A Fourth Defense
Printer Friendly VersionIn the summer of 2005, two St. Paul, Minnesota police officers searched an empty house after a 911 hangup call. No evidence of a crime was apparent, but the graffiti on a teenager’s bedroom wall gave the officers pause. One of them went to the car for his camera, returned to the house to photograph the graffiti and filed the prints with the city’s anti-vandalism division. Months later, the police matched the photos to graffiti on a dumpster and arrested the teen for vandalism— a criminal offense. He was convicted and sentenced to pay restitution.
Interning with the Minnesota State Appellate Public Defender’s Office between his first and second years, Greg Scanlan ’08 was assigned to this “really juicy Fourth Amendment case.” He was thrilled. Did the two officers have probable cause? If there was no evidence of a crime, could they leave and return? Is it considered seizure to take photos of property? “You’d be lucky to get a case that has one point of law to be settled,” Scanlan said. “This one had three.”
Scanlan raised these questions in his brief and requested oral argument before the Minnesota Court of Appeals. He specifically wanted to address something avoided in a prior Minnesota Supreme Court case, State v. Fulford, that police must have probable cause to photograph property during a search. “Just because officers are in your house, albeit for a legitimate reason, doesn’t mean they get to take pictures of the opened mail that’s on your desk or the artwork on your walls,” Scanlan said.

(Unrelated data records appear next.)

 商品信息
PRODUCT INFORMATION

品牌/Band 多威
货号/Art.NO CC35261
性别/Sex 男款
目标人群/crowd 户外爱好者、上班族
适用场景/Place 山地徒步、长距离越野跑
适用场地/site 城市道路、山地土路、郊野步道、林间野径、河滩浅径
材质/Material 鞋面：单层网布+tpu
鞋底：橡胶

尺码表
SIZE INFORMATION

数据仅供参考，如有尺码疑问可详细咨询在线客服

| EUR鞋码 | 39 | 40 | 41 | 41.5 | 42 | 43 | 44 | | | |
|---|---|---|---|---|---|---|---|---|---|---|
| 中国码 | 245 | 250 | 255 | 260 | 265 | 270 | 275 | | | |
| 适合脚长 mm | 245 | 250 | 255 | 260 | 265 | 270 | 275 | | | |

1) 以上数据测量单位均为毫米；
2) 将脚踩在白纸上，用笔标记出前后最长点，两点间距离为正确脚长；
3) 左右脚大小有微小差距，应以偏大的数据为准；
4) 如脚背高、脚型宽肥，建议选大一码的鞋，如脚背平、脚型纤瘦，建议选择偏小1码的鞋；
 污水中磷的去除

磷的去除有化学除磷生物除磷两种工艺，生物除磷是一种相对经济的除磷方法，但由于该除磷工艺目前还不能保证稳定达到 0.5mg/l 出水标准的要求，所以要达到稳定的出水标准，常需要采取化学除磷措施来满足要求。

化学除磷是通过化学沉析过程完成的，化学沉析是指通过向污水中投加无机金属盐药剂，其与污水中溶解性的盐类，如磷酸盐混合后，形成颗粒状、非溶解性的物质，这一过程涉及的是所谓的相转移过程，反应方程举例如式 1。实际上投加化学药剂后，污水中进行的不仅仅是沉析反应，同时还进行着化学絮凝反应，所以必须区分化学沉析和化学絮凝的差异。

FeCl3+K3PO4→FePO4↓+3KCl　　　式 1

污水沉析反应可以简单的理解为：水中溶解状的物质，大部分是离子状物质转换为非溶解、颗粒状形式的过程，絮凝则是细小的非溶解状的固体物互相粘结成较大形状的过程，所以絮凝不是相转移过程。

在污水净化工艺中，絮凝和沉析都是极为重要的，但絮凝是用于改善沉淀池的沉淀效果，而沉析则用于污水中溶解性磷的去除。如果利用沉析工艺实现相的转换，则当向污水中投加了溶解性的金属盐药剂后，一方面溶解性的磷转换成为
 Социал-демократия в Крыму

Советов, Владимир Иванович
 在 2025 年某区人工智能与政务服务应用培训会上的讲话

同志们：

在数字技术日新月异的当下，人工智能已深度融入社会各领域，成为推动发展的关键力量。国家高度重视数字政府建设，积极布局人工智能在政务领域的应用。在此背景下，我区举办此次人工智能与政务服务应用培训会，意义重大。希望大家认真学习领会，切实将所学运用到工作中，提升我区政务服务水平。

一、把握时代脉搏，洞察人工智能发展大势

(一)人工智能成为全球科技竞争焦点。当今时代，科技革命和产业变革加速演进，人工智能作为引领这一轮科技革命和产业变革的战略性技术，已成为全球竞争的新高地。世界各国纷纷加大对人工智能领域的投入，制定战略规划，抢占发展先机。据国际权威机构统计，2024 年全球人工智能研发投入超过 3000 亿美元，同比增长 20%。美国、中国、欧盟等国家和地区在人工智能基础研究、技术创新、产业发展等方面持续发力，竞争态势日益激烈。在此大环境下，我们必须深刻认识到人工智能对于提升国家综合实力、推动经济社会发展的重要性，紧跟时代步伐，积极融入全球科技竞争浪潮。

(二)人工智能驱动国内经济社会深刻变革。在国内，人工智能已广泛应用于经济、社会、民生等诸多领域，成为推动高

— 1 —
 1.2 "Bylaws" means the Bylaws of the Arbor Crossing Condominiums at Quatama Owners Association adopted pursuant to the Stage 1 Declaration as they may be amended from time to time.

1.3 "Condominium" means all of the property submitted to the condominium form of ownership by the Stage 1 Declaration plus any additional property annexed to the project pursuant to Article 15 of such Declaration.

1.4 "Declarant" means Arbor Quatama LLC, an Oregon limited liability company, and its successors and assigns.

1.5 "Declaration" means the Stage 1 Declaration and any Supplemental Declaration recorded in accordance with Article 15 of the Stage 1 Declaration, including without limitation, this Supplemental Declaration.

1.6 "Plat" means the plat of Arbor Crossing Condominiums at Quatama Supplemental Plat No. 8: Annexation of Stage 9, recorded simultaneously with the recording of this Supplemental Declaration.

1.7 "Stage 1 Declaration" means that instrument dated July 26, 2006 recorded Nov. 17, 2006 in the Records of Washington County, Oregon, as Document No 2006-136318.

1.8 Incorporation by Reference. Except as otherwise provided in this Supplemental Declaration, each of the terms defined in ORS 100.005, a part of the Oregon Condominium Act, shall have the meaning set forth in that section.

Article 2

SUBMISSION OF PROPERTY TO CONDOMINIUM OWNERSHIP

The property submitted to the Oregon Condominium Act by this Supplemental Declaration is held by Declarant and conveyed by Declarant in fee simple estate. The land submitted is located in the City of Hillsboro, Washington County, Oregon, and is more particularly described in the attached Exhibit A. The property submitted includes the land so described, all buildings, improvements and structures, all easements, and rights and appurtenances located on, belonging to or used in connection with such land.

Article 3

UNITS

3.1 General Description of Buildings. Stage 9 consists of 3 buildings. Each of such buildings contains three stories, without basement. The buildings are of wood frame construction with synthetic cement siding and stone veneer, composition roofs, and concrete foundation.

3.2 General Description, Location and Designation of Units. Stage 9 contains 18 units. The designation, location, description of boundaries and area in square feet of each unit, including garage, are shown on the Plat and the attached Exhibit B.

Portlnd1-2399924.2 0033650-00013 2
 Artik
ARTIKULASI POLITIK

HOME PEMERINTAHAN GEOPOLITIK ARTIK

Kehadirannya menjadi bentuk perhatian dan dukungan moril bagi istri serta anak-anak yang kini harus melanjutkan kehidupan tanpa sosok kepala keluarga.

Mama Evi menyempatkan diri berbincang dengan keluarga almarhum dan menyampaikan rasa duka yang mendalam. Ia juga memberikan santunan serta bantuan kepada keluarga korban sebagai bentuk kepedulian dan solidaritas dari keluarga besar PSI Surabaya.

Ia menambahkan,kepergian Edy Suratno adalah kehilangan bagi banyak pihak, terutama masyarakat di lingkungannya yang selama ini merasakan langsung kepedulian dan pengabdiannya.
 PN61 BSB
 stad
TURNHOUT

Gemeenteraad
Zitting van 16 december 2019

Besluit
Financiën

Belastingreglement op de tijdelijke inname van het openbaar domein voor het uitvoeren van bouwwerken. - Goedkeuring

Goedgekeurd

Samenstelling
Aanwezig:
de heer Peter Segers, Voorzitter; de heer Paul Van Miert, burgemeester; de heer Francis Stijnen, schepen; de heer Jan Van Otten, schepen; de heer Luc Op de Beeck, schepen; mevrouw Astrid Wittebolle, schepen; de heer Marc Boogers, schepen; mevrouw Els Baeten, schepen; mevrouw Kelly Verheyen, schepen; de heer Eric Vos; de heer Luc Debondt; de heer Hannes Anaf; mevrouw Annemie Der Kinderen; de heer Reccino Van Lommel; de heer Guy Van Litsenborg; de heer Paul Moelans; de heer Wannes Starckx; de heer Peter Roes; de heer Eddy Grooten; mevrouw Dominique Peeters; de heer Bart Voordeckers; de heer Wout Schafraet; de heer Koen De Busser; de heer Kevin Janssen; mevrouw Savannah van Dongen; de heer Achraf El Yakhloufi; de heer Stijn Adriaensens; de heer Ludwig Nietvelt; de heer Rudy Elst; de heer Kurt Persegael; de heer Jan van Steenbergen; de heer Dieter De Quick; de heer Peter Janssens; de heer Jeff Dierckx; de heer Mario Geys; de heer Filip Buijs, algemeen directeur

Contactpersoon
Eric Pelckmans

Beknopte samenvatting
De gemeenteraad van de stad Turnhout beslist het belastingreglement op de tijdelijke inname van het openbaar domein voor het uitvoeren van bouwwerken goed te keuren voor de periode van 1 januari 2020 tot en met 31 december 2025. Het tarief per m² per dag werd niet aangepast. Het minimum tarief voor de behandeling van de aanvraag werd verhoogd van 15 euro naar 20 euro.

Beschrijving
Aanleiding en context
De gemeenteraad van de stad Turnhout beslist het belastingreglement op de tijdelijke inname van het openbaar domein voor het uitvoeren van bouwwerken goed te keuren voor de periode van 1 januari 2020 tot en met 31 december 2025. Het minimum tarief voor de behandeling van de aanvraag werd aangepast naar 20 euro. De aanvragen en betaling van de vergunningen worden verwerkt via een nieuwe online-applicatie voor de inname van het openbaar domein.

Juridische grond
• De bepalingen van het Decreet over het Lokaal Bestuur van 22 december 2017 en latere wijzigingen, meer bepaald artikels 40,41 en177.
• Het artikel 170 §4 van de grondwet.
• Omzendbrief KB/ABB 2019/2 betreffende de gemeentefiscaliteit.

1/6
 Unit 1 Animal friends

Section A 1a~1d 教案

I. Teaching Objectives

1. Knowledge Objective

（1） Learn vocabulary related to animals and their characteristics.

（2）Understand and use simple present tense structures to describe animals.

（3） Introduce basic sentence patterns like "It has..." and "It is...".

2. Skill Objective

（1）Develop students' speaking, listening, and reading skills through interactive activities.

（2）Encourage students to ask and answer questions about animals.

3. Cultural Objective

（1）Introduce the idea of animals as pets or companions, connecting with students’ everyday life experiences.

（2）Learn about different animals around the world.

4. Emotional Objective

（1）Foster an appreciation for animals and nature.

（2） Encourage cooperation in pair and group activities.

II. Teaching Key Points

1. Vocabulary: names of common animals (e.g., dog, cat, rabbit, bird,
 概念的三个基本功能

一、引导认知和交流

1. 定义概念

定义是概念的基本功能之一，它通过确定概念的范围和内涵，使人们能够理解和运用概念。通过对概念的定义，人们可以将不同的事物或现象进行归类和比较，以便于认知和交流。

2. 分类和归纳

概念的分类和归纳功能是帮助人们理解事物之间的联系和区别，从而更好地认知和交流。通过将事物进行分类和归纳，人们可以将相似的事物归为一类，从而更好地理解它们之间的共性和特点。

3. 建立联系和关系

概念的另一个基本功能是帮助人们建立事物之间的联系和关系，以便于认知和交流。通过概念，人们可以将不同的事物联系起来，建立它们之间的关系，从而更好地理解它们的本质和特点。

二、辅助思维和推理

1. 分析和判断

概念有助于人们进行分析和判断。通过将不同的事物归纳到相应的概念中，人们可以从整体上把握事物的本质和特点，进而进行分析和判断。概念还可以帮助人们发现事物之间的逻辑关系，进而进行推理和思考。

To prepare himself, Scanlan consulted with Professor of Law Amy Adler, an expert in art law, and Professor of Clinical Law Randy Hertz, who demystified the courtroom procedures he would soon face. Scanlan also drew upon his first-year course work. “I did oral arguments for my Lawyering class, and a year later I’m doing it for real,” he said. “Only now it has consequences for someone’s life, and for the law.”
This June, the court unanimously ruled in favor of Scanlan’s client, declaring that the photographs taken during the warrantless search of the house were unjustified and inadmissible at trial since the officers lacked probable cause.
“Greg successfully anticipated the mindset of the appellate judges, particularly the concerns they were likely to have about the precedential effects of a ruling in his client’s favor,” Hertz said. “He crafted a narrative that caused the judges to conclude that not only was the law on Greg’s side, but so was a broader policy interest in deterring police abuses in the future.”